▶ _TEXT PASSAGE_
######
Peter Christopherson joined Hipgnosis as an assistant in 1974, and later became a full partner. The firm employed many assistants and other staff members over the years. Of particular note were freelance artists George Hardie, Colin Elgie, Richard Evans and Richard Manning.
One notable fact was that Hipgnosis did not have a set fee for designing an album cover but instead asked the artists to "pay what they thought it was worth," a policy that only occasionally backfired according to Thorgerson in his book on album cover design.
Style
Hipgnosis' approach to album design was strongly photography-oriented, and they pioneered the use of many innovative visual and packaging techniques. In particular, Thorgerson & Powell's surreal, elaborately manipulated photos (utilizing darkroom tricks, airbrush retouching, and mechanical cut-and-paste techniques) were a film-based forerunner of what would, much later, be called photoshopping. Hipgnosis used primarily Hasselblad medium format cameras for their work, the square film format being especially suited to album cover imagery.
######
▶ _DATASET_

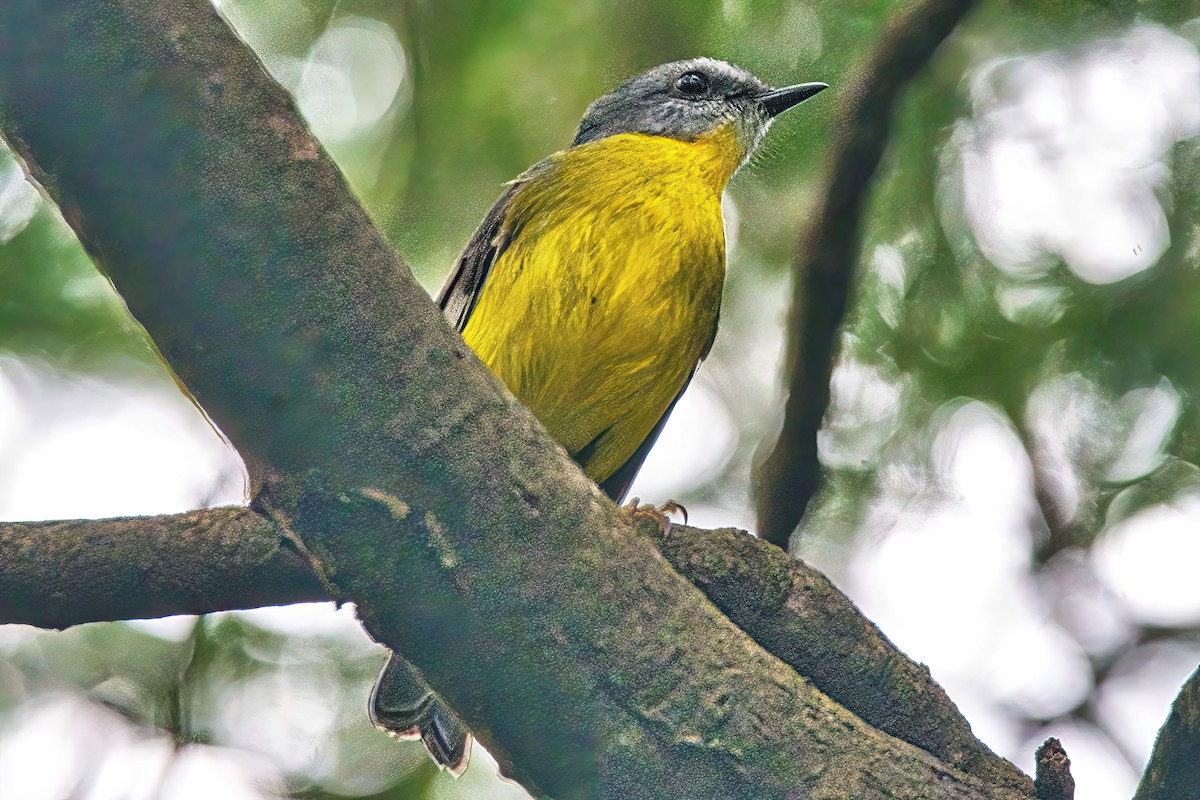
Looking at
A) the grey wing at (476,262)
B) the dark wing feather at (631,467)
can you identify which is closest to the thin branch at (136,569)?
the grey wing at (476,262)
######
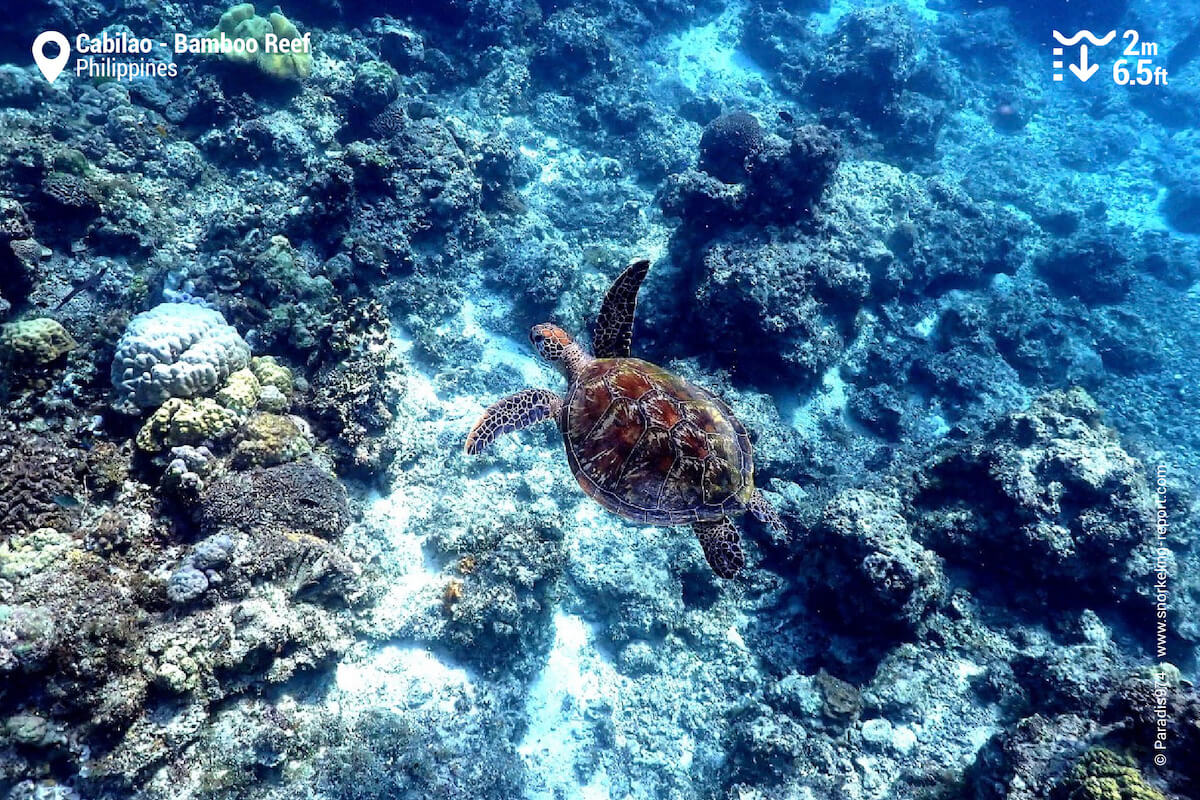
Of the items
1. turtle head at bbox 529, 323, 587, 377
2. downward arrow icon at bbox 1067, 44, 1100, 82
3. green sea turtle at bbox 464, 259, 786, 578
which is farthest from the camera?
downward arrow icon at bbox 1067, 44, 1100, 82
######
▶ _WORK TO COMPLETE_
• 1. From the Hipgnosis passage, transcribe the stretch from "One notable fact" through "album cover imagery.".
• 2. Answer these questions from the Hipgnosis passage:
(a) In what year did Peter Christopherson join Hipgnosis as an assistant?
(b) Instead of a set fee, what did Hipgnosis ask artists to pay for an album cover design?
(c) What cameras did Hipgnosis mainly use for its work?
The rows aren't needed for either task.

▶ _REPLIES_
• 1.
One notable fact was that Hipgnosis did not have a set fee for designing an album cover but instead asked the artists to "pay what they thought it was worth," a policy that only occasionally backfired according to Thorgerson in his book on album cover design.
Style
Hipgnosis' approach to album design was strongly photography-oriented, and they pioneered the use of many innovative visual and packaging techniques. In particular, Thorgerson & Powell's surreal, elaborately manipulated photos (utilizing darkroom tricks, airbrush retouching, and mechanical cut-and-paste techniques) were a film-based forerunner of what would, much later, be called photoshopping. Hipgnosis used primarily Hasselblad medium format cameras for their work, the square film format being especially suited to album cover imagery.

• 2.
(a) 1974
(b) What they thought it was worth
(c) Hasselblad medium format cameras